Usually, grounded thermocouples are not filled with MgO power unless it is intended for higher temperature applications. Alternatively, to mineral insulated thermocouples, the wires can be insulated with ceramic insulators for high temperature applications.

Why grounded thermocouples? Grounded thermocouple temperature sensors are widely used, because it offer faster respond time, more accurate reading at short distant. It is a preferred junction type for high temperature applications. Precaution for ground loop at long distances and at low temperature usage.

Why ungrounded Thermocouples? Ungrounded thermocouples are used primarily for isolating the control system from the sensor and to prevent ground loop. It is more inaccurate and slow respond time.

Exposed Junction, offer the fastest respond time. It is not intended for pressurized or corrosive environments.

Thermocouple Types

Type K --- Chromel ( Nickel-Chromium Alloy ) / Alumel ( Nickel-Aluminium Alloy )
This is the most commomly used "general purpose" thermocouples. They are available in the ~ -200 °C to +1200 °C range. The characteristic of the thermocouple undergoes a step change when a magnetic material reaches its Curie point. This occurs for this thermocouple at ~ 352°C. Sensitivity is ~ 41 µV/°C. Type K and N are the most oxidation resistant base metal thermocouples. Not recommended for temperature of 1200C for long period.

Type J --- Iron / Constantan
Limited range (~ -40 to +750 °C) makes type J less popular than type K. The main application is with old equipment that cannot accept modern thermocouples. J types cannot be used above 760 °C as an abrupt magnetic transformation causes permanent decalibration. The magnetic properties also prevent use in some applications. Type J's have a sensitivity of ~ 53µV/°C. Not recommended for temperature higher than 480C because of the higher oxidation rate of the iron element.

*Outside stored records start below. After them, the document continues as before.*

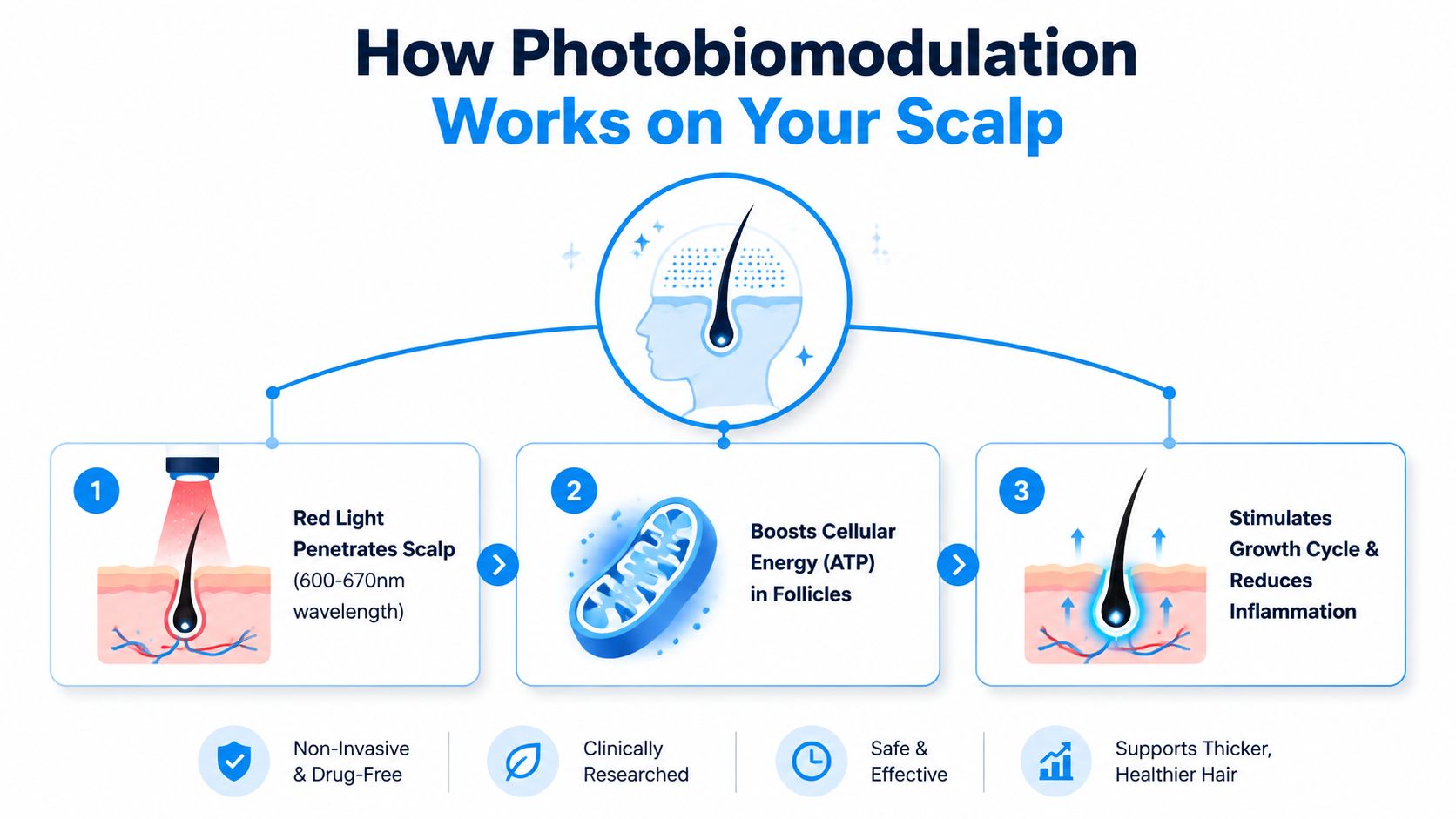 How Photobiomodulation
Works on Your Scalp

1
Red Light Penetrates Scalp (600-670nm wavelength)

2
Boosts Cellular Energy (ATP) in Follicles

3
Stimulates Growth Cycle & Reduces Inflammation

Non-Invasive & Drug-Free

Clinically Researched

Safe & Effective

Supports Thicker, Healthier Hair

Type T --- Copper / Constantan
Good for temperature in the ~ -200 to 350 °C range. Non-magnetic, type T thermocouples are a popular choice for strong magnetic fields and subzero environments. Type T thermocouples have a sensitivity of ~ 43 µV/°C. Most accurate base-metal thermocouple. Can be used in vacuum and in oxidizing, reducing, or inert atmospheres.

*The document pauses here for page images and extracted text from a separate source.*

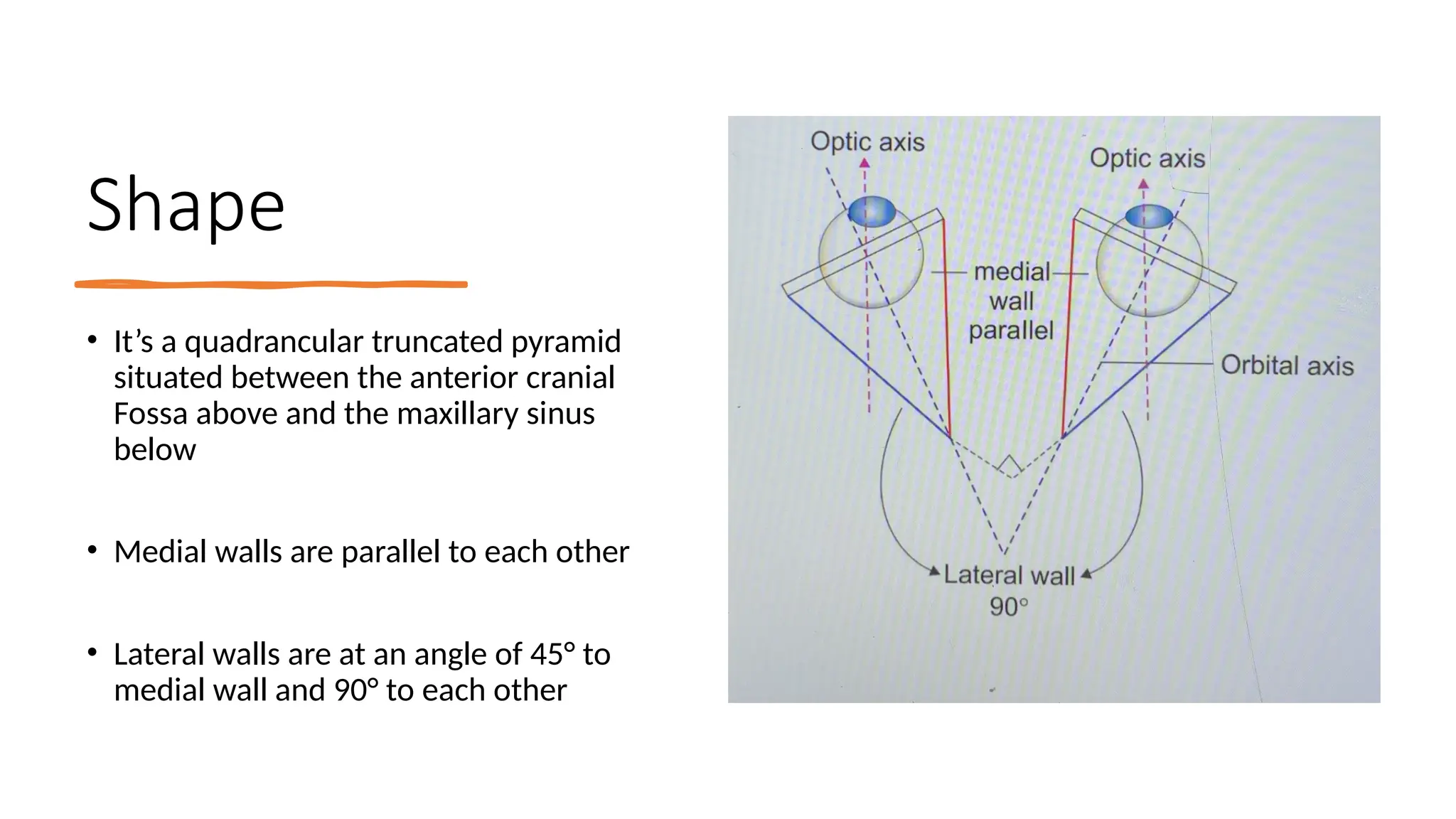 Shape

• It's a quadrancular truncated pyramid situated between the anterior cranial Fossa above and the maxillary sinus below

• Medial walls are parallel to each other

• Lateral walls are at an angle of 45° to medial wall and 90° to each other

Optic axis

Optic axis

medial wall parallel

Orbital axis

Lateral wall 90°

Type E --- Chromel / Constantan ( Copper-Nickel Alloy )
Type E has a high output ~ 68µV/°C which makes it well suited to cryogenic use. It is also non-magnetic. Recommended for use up to 870C in oxidizing or inert atmospheres.

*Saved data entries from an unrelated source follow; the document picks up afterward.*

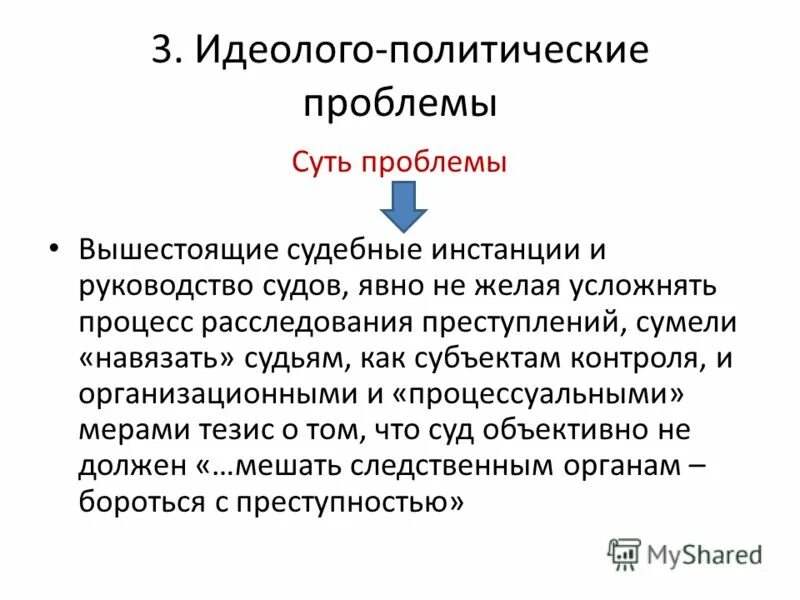 3. Идеолого-политические проблемы

Суть проблемы

• Вышестоящие судебные инстанции и руководство судов, явно не желая усложнять процесс расследования преступлений, сумели «навязать» судьям, как субъектам контроля, и организационными и «процессуальными» мерами тезис о том, что суд объективно не должен «…мешать следственным органам – бороться с преступностью»

MyShared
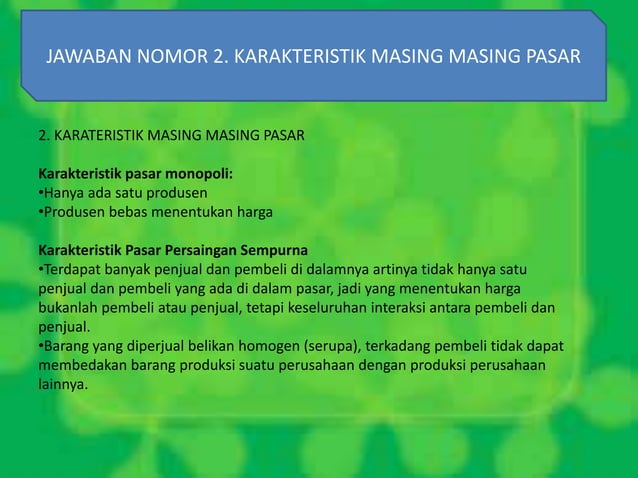 JAWABAN NOMOR 2. KARAKTERISTIK MASING MASING PASAR

2. KARATERISTIK MASING MASING PASAR

Karakteristik pasar monopoli:
•Hanya ada satu produsen
•Produsen bebas menentukan harga

Karakteristik Pasar Persaingan Sempurna
•Terdapat banyak penjual dan pembeli di dalamnya artinya tidak hanya satu penjual dan pembeli yang ada di dalam pasar, jadi yang menentukan harga bukanlah pembeli atau penjual, tetapi keseluruhan interaksi antara pembeli dan penjual.
•Barang yang diperjual belikan homogen (serupa), terkadang pembeli tidak dapat membedakan barang produksi suatu perusahaan dengan produksi perusahaan lainnya.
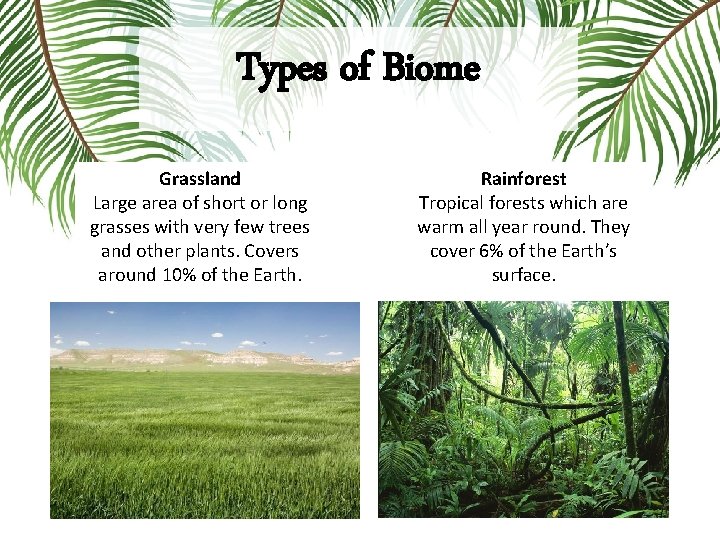 Types of Biome

Grassland
Large area of short or long grasses with very few trees and other plants. Covers around 10% of the Earth.

Rainforest
Tropical forests which are warm all year round. They cover 6% of the Earth's surface.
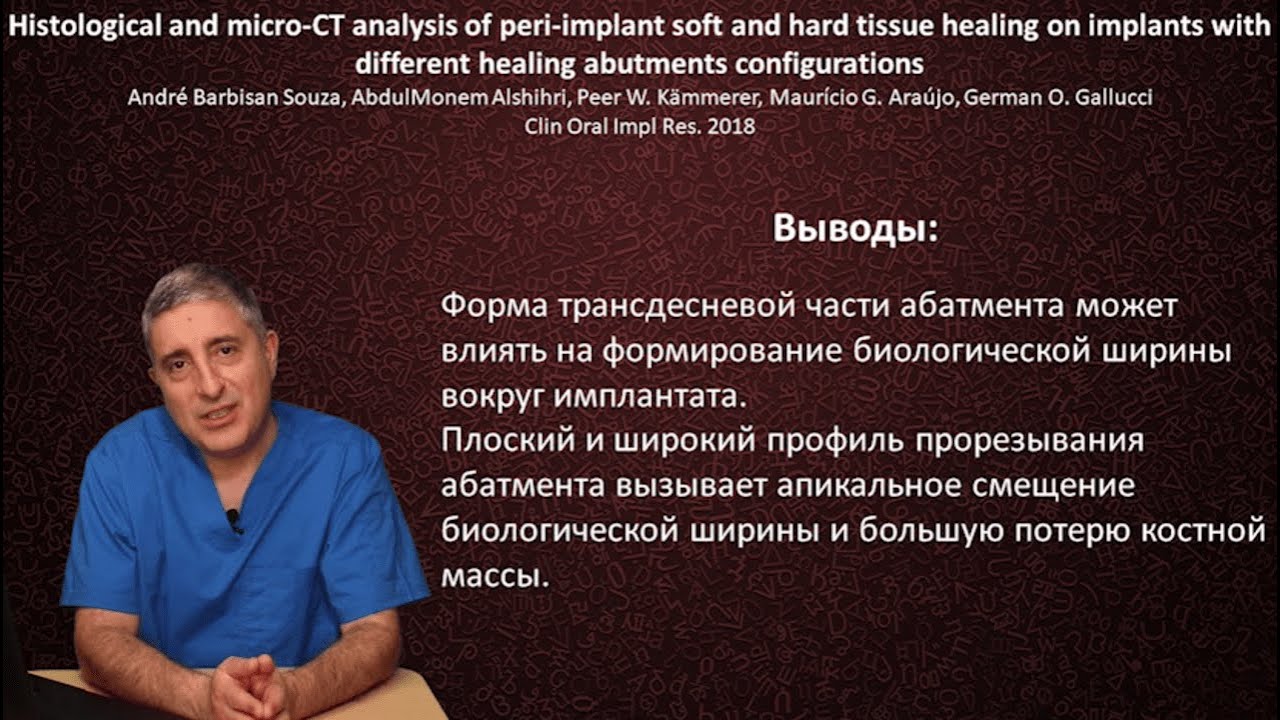 Histological and micro-CT analysis of peri-implant soft and hard tissue healing on implants with different healing abutments configurations
André Barbisan Souza, AbdulMonem Alshihri, Peer W. Kämmerer, Maurício G. Araújo, German O. Gallucci
Clin Oral Impl Res. 2018

Выводы:

Форма трансдесневой части абатмента может влиять на формирование биологической ширины вокруг имплантата.
Плоский и широкий профиль прорезывания абатмента вызывает апикальное смещение биологической ширины и большую потерю костной массы.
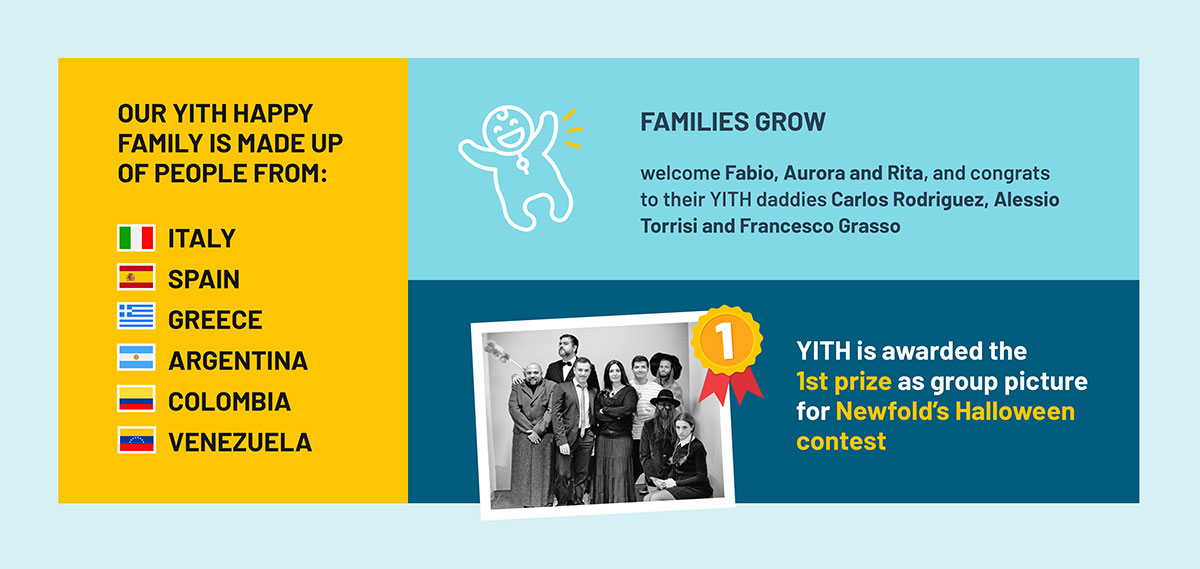 OUR YITH HAPPY FAMILY IS MADE UP OF PEOPLE FROM:

ITALY
SPAIN
GREECE
ARGENTINA
COLOMBIA
VENEZUELA

FAMILIES GROW

welcome Fabio, Aurora and Rita, and congrats to their YITH daddies Carlos Rodriguez, Alessio Torrisi and Francesco Grasso

1

YITH is awarded the 1st prize as group picture for Newfold's Halloween contest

Type N --- Nicrosil (Nickel-Chromium - Silicon Alloy) / Nisil (Nicke l- Silicon Alloy)
High stability and resistance to high temperature oxidation makes type N suitable for high temperature measurements without the cost of platinum (B, R, S) types. They can withstand temperatures above ~1200 °C. Sensitivity ~ 38 µV/°C at 900°C.

Thermocouple types R, S and B are all noble metal thermocouples and exhibit similar characteristics. They are the most stable of all thermocouples, but due to their low sensitivity ~ 10 µV/°C they are usually used for high temperature measurement (>300 °C).

Type B --- Platinum 30% Rhodium / Platinum 6% Rhodium
Good for high temperature measurements up to ~ 1800 °C. Type B thermocouples (due to the shape of their temperature to voltage curve) give the same output at 0 °C and 42 °C. This makes them useless below 50°C.

Type C --- Tungsten 5% Rhenium / Tungsten 26% Rhenium
Good for temperature ~ 35 to 4200°F. This thermocouple is well suited for vacuum furnaces at extremely high temperatures and must never be used in the presence of oxygen at temperatures above 500°F.

Type R --- Platinum 13% Rhodium / Platinum
Good for high temperature up to ~1600 °C. Low sensitivity ~10 µV/°C and high cost makes them unsuitable for general purpose use.

Type S --- Platinum 10% Rhodium / Platinum
Good for high temperature measurements up to 1600 °C. Low sensitivity ~10 µV/°C and high cost makes them unsuitable for general purpose use. Due to its high stability, type S is used as the standard of calibration for the melting point of gold (1064.43 °C).

Type M --- Nickel Alloy 19 / Nickel-Molybdenum Alloy 20
This type is used in the vacuum furnaces as well for the same reasons as with type C above. Upper temperature is limited to 2490°F.